Exercises -
(a) Answer these from the passage on legal aid in the Cayman Islands courts:
(i) Under the new proposals in the Report, who would decide on legal aid applications?
(ii) How long does it usually take to turn around these applications?
(iii) What does a judge give when refusing a request?
(b) Carry on the passage about legal aid in the Cayman Islands courts from the point where it stops.

Selected text -
Those are just two examples of perspectives and practical approaches to an increasingly complex issue facing the judicature and, ultimately, the people of the Cayman Islands.
As readers will have gathered, this is an issue that has many facets. I will attempt to highlight some of them by responding to and elaborating on aspects of the referenced article based on the report of the Commission reviewing the administration of legal aid through the Courts.
Good value for money
First, your story reflects the report’s findings that the Legal Aid System as implemented by the Courts represents good value for money. One of the means by which the Courts have been able to achieve that is by judges dedicating some of their free time, such as lunch breaks, to deciding on applications. The new proposals in the Report include the appointment of a Legal Aid Administrator to decide on applications (with only appeals going before judges). This will bring a welcome change, but one which will introduce an element of cost that has not previously existed.
Efficiency and transparency
With regard to efficiency, the turn-a-round time for these applications is usually only a matter of days, not weeks. Otherwise the delay would have a general knock on effect on the progress of cases in Court, an issue which has not yet arisen. With respect to transparency, it is important that the public understands that a judge decides on every application and gives written reasons on refusal of a request.

Given entries -
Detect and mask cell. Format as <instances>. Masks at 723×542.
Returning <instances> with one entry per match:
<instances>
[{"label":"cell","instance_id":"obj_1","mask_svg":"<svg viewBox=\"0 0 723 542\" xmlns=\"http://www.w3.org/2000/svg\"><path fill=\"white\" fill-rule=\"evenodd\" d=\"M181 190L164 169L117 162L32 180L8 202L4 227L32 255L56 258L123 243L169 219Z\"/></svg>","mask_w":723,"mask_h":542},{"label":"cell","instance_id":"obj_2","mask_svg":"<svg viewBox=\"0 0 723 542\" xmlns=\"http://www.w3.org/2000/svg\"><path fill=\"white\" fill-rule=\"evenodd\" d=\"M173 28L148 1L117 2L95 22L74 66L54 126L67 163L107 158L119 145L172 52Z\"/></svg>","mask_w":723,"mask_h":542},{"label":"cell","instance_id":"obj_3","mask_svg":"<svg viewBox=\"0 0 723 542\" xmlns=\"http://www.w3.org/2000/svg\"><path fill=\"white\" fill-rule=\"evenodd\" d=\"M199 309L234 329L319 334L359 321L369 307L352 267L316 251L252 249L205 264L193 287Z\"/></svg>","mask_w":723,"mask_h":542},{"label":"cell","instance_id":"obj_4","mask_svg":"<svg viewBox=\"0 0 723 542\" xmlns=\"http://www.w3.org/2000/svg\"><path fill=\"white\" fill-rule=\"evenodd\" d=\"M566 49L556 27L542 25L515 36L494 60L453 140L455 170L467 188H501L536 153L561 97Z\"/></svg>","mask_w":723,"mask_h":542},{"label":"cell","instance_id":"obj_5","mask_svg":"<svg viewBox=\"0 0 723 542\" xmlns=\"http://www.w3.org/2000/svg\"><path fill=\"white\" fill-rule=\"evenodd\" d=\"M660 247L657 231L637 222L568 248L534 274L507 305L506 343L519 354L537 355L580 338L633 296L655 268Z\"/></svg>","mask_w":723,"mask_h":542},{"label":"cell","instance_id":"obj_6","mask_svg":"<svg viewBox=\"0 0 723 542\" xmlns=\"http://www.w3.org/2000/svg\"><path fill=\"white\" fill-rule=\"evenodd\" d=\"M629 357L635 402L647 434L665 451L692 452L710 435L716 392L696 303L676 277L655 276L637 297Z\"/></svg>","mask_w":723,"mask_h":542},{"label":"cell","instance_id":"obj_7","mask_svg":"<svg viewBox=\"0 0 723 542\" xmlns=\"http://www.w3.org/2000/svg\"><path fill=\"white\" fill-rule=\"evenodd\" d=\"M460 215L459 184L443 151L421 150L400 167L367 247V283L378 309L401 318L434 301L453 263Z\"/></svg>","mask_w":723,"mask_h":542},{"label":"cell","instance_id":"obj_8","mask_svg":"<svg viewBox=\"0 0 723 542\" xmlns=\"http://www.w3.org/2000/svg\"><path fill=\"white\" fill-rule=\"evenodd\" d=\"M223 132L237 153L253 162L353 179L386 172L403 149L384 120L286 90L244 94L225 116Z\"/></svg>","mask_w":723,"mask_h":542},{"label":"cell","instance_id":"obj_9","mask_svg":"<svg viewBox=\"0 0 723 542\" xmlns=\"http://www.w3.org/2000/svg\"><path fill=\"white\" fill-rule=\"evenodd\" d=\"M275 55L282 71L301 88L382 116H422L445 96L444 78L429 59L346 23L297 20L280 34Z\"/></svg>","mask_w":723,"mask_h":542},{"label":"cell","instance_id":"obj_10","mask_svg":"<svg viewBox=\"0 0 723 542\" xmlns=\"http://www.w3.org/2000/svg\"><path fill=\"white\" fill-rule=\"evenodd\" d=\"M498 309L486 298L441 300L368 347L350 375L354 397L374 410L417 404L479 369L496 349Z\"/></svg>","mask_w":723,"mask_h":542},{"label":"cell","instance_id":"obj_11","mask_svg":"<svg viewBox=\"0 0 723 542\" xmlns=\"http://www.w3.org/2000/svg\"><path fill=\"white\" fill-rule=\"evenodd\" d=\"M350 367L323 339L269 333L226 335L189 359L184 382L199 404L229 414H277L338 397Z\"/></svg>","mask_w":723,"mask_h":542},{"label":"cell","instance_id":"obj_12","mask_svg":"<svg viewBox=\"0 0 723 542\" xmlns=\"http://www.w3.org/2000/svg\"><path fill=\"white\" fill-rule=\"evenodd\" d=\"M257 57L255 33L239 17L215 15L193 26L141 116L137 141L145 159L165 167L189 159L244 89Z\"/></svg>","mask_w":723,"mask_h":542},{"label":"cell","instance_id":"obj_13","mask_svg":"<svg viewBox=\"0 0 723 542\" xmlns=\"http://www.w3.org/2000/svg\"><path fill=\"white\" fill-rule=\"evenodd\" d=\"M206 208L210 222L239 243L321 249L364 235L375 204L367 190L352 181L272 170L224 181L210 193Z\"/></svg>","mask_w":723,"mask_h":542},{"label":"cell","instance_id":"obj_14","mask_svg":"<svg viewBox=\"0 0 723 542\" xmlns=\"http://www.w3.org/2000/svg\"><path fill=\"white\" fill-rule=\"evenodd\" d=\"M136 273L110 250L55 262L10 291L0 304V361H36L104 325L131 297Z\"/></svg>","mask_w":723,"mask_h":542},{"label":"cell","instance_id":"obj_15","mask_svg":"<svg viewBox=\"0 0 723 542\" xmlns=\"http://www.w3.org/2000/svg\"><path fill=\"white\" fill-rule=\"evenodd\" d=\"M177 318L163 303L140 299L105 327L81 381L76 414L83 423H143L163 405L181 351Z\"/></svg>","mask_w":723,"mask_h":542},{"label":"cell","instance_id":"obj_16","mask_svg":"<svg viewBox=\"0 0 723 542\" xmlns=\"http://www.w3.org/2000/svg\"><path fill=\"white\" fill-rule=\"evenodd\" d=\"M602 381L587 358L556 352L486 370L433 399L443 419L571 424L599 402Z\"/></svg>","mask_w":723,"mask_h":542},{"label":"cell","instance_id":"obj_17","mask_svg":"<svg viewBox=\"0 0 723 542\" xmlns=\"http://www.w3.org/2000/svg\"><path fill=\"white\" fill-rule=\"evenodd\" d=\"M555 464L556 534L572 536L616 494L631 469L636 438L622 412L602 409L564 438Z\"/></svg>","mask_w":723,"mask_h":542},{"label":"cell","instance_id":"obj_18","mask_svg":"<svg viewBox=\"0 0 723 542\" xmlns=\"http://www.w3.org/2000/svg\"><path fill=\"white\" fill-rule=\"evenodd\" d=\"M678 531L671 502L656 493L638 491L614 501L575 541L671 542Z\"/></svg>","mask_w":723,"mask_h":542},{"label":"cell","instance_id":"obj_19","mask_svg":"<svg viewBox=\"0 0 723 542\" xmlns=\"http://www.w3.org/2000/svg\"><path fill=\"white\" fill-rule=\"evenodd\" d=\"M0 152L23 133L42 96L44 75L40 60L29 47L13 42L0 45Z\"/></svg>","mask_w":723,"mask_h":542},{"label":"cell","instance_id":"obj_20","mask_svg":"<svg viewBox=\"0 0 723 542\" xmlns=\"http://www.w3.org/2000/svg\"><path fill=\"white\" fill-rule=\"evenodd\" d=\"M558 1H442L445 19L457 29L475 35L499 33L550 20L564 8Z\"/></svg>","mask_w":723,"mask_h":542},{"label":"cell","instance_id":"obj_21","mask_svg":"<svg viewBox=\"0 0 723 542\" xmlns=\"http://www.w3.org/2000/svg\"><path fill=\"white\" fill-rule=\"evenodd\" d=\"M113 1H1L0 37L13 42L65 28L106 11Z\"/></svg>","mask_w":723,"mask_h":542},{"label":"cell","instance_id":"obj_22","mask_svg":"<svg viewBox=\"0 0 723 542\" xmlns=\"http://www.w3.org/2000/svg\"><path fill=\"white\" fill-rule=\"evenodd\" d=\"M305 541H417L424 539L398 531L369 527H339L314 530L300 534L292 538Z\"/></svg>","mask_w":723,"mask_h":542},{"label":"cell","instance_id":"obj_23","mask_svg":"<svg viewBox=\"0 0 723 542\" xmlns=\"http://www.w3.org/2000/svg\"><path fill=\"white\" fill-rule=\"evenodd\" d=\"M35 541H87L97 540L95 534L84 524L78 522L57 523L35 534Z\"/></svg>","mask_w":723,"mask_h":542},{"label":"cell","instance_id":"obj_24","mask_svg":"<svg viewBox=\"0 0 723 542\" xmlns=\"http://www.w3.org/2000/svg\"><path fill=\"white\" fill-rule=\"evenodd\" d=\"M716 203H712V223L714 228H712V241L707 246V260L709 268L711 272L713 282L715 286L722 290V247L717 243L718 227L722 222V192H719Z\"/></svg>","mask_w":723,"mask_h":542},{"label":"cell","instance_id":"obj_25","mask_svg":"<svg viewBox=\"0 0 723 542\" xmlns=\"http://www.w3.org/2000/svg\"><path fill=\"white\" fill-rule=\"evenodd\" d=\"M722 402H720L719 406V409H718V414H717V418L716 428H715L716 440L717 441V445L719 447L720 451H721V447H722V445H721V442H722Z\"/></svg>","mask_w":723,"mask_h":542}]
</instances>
...
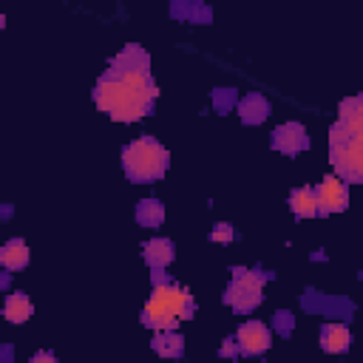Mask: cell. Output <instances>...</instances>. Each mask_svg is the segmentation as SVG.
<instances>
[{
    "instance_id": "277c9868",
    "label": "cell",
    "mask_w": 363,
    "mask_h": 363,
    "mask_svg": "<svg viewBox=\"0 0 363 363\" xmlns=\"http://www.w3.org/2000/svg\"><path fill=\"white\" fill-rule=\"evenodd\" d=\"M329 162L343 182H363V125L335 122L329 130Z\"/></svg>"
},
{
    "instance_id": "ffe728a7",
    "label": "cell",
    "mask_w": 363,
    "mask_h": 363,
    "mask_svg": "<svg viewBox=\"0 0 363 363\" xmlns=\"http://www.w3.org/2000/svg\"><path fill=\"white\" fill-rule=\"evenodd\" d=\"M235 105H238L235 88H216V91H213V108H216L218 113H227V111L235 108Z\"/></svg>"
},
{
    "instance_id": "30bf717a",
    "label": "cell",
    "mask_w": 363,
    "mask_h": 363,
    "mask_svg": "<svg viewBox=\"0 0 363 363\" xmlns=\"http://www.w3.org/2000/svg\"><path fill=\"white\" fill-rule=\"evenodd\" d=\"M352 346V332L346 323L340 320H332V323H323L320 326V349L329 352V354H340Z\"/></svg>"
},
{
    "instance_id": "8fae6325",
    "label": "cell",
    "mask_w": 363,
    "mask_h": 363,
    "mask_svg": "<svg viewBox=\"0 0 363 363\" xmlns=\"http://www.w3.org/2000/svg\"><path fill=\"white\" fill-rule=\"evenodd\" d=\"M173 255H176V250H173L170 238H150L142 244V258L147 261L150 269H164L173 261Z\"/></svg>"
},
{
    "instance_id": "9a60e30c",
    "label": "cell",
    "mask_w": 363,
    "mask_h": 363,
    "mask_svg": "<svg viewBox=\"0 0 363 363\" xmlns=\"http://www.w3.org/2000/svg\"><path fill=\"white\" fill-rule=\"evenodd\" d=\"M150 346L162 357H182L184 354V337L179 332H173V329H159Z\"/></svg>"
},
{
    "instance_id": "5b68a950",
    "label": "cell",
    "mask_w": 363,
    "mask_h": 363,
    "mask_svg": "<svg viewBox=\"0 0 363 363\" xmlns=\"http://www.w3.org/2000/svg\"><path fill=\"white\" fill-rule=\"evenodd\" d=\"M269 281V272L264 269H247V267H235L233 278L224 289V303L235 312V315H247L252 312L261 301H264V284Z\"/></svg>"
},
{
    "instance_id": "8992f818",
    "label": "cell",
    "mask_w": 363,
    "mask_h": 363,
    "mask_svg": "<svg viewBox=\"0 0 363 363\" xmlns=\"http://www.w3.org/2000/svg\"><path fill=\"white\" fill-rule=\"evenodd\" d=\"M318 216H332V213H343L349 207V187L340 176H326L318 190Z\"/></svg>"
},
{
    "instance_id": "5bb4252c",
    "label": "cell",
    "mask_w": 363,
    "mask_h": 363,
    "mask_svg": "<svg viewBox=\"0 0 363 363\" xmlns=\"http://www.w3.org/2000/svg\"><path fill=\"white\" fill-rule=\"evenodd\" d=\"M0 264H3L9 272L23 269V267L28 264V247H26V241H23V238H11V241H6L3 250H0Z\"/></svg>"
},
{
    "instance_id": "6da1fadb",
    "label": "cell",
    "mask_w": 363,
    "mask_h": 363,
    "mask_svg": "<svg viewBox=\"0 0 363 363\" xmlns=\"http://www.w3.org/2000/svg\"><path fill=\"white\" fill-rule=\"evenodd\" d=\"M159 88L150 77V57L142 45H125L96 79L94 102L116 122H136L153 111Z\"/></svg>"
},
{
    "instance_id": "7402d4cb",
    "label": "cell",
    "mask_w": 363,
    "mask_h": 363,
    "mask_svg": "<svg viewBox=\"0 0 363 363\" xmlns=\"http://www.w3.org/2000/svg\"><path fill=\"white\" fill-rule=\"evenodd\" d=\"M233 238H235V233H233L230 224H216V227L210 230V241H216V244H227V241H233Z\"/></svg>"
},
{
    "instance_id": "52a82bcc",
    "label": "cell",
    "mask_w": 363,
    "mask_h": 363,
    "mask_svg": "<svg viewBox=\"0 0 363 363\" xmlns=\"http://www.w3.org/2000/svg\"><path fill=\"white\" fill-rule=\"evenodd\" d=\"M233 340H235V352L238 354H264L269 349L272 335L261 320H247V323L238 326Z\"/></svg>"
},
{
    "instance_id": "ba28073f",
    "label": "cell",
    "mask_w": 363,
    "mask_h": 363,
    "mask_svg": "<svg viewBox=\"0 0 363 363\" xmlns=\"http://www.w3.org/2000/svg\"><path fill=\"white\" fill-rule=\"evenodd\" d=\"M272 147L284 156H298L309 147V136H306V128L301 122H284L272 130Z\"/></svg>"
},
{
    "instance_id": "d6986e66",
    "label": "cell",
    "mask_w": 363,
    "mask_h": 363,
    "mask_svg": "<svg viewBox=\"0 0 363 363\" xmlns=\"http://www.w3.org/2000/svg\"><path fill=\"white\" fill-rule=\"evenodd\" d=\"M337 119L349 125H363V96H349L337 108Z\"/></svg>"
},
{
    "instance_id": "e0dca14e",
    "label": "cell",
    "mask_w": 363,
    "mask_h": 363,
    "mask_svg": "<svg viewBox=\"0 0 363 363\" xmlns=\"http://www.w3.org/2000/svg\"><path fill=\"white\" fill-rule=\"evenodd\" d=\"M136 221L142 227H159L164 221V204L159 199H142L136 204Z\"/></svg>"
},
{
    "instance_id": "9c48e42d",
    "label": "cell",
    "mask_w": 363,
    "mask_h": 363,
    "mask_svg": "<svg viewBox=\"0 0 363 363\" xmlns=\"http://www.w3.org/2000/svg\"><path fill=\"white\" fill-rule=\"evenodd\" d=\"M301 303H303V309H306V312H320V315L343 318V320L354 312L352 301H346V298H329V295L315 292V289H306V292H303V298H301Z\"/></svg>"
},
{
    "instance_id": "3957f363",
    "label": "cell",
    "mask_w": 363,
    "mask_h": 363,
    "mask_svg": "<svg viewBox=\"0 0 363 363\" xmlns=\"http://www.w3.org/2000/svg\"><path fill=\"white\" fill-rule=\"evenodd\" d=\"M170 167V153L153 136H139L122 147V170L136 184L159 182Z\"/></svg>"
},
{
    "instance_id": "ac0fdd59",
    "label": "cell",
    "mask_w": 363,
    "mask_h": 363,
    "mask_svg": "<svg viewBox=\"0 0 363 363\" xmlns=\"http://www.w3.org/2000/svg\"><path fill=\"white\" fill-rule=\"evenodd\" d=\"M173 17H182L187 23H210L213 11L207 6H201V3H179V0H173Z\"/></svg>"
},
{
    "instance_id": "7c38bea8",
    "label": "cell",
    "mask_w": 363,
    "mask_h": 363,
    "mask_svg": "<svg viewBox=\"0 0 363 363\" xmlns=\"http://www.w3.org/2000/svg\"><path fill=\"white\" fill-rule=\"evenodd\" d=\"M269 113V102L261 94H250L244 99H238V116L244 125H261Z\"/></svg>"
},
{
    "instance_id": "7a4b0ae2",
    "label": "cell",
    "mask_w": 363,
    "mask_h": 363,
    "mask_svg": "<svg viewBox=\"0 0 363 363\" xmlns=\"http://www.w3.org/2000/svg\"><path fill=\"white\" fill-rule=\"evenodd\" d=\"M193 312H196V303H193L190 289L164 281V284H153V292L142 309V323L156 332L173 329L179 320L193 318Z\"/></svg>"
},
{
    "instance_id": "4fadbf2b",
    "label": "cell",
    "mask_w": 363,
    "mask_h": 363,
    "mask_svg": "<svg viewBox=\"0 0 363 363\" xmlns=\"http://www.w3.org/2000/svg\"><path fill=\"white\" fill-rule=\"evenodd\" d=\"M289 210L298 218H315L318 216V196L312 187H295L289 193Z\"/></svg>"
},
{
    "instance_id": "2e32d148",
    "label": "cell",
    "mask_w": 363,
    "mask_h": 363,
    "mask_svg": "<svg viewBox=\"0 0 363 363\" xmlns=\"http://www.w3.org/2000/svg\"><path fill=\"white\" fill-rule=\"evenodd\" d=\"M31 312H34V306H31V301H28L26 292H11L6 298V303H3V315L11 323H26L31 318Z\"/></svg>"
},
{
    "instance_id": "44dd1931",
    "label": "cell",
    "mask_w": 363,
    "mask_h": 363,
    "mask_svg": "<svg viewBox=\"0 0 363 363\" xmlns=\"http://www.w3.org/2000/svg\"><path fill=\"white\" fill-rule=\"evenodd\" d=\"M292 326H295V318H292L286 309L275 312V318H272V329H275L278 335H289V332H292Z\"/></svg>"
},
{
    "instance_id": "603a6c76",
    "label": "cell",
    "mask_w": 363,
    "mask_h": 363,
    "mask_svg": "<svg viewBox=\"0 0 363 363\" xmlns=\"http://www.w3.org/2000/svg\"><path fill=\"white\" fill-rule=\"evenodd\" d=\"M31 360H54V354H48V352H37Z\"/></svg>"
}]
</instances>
--
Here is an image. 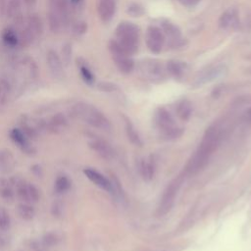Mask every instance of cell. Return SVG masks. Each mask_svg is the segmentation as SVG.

Answers to the problems -
(a)
(i) A Legal Aid Administrator would decide on applications, with only appeals going before judges.
(ii) Usually only a matter of days, not weeks.
(iii) Written reasons.

(b)
Indeed, the entire process is governed by a set of well established rules formally introduced by the Chief Justice on approval of Cabinet (then Executive Council) in 1997. Given such stringent criteria, it will be difficult to design a more straightforward system and it would be wrong, therefore, for the public to think that the existing system is essentially inefficient or non-transparent.
Legal aid covers criminal and civil cases and provision of expert witnesses and Queen’s Counsel
In addition to these sound operating features, the identified value-for-money attribute may be even stronger than the case the Commission itself has made. It seems the Commission came to that view of the existing system mainly as it relates to expenditure in criminal cases, but the Courts’ legal aid budget must be used to fund civil cases as well. The budget is also used to cover the provision of expert witnesses for the defence of criminal cases, in instances where the Crown relies on experts and where the defence would be at an unjust disadvantage if not allowed to consult and call its own expert to testify.
Expert witnesses for the defence
This provision for expert witnesses for the defence is a requirement based on the fundamental principle called ‘equality of arms’ – meaning, in this instance, that defendants must have equal recourse to the same kind of expertise available to the prosecution. And the Crown does rely on experts very frequently these days, given the increasingly serious and complex nature of cases.
The same principle of equality of arms applies to the provision of aid for Queen’s Counsel. Where a case may be a very serious or complex one, requiring that the prosecution be led by a senior lawyer, the defendant must also be allowed access to similarly competent resources. The presiding judge assesses this on a case-by-case basis.
Costs for civil cases recoverable
Although your article on the Commission’s Report does not acknowledge the fact, it is nevertheless true that the Court does recover significant sums from civil cases as it tends to insist that cases are strong before funding them. Consequently, those legal aid costs are often recoverable. This is true, for example, in the case of an insurance company representing an insured sued in a negligence case. The Legal Aid Rules place the duty on the legal aid lawyer to press for the recovery of his or her successful client’s cost for repayment to the legal aid fund.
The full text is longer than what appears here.